In the State of Hockey, even law schools have hockey teams.
And while the Fighting Mondales might not be the official team of the University of Minnesota Law School, they’re as close as it gets.
Mondales member Joe Lewis said he first learned about the team when he was researching the law school.
“If you go on the [University] Law School Wikipedia page, there’s a section on the hockey team,” Lewis said. “That’s something that’s unique to Minnesota.”
The Fighting Mondales officially became a team in 2004, according to team members, but law students playing together on an intramural hockey team goes back decades before that.
The name pays homage to former U.S. Vice President Walter Mondale, an alumnus of the law school and the namesake of the school’s main building — Mondale Hall.
The law school now has groups such as the Fighting Pawndales, a chess club, and Mondale F.C., a soccer team. Still, the Fighting Mondales were one of the first — if not the first — to adopt their moniker.
Mondales co-captain Toni Haraldsen said Walter Mondale has yet to come to a game, but he’s aware of the team.
“That’d be great, I think, if we could get him to a game,” Haraldsen said.
The Mondales play intramural games in both the fall and spring semesters and then play against other area law schools in April for the Golden Gavel.
The team affords its busy law students a chance to take their minds off law for a couple of hours a week.

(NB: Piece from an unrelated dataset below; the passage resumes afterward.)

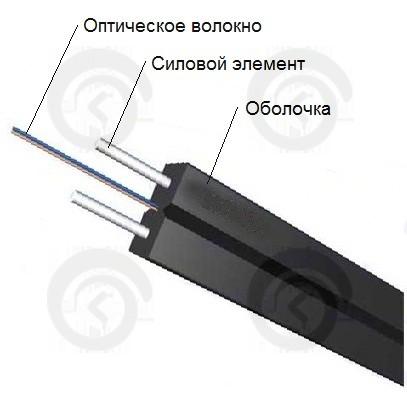 ВОК FTTH гибкий диэлектрический 4 волокна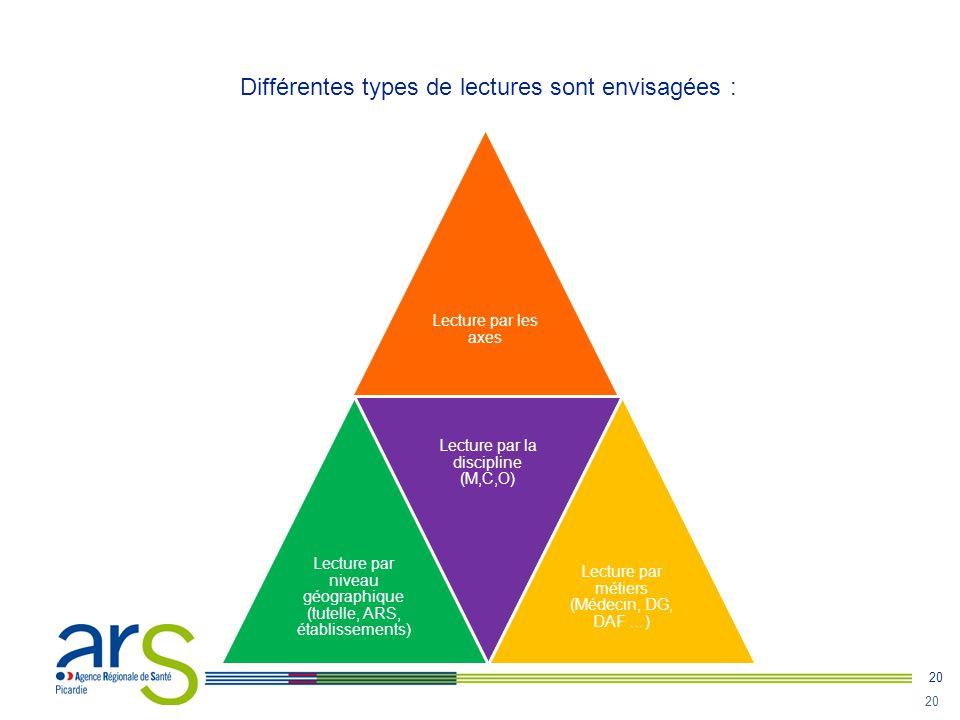 20 Différentes types de lectures sont envisagées : Lecture par les axes Lecture par niveau géographique (tutelle, ARS, établissements) Lecture par la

“It’s really important in law school to not get totally enveloped in your studies, which can happen really easily. My first year, this team saved my life,” Lewis said. “I don’t know if I would have made it without it.”
A chance to participate
About 15 law students play for the Mondales.
While the team is mostly men, there are a few women on the roster.
Mondales players range in age from early 20s to at least one player in his 40s. Skill level also varies.
A player on the current roster played for a Division III hockey team, but some players are just beginning hockey.
“It really just depends on who is at the law school at the time and who is willing to come out, because we sometimes have trouble getting players to commit … because people want to focus on their job or their studies,” Haraldsen said.
In the law school, first-year students are given schedules to follow and often don’t have a chance to interact during the day with those who are years above them. They have lockers and spend the day in one building with their peers, which Haraldsen likened to going back to high school.
Groups like the Mondales give students a chance to meet people they otherwise wouldn’t.
“You never really see people outside your section, so this was a great way to meet other people and explore things outside of that cloistered environment,” Lewis said.
Haraldsen, a third-year law student, said most team members tend to stick around for all three years if they show up during their first year.
She said members occasionally back off a little during their second year of law school but still participate when they can.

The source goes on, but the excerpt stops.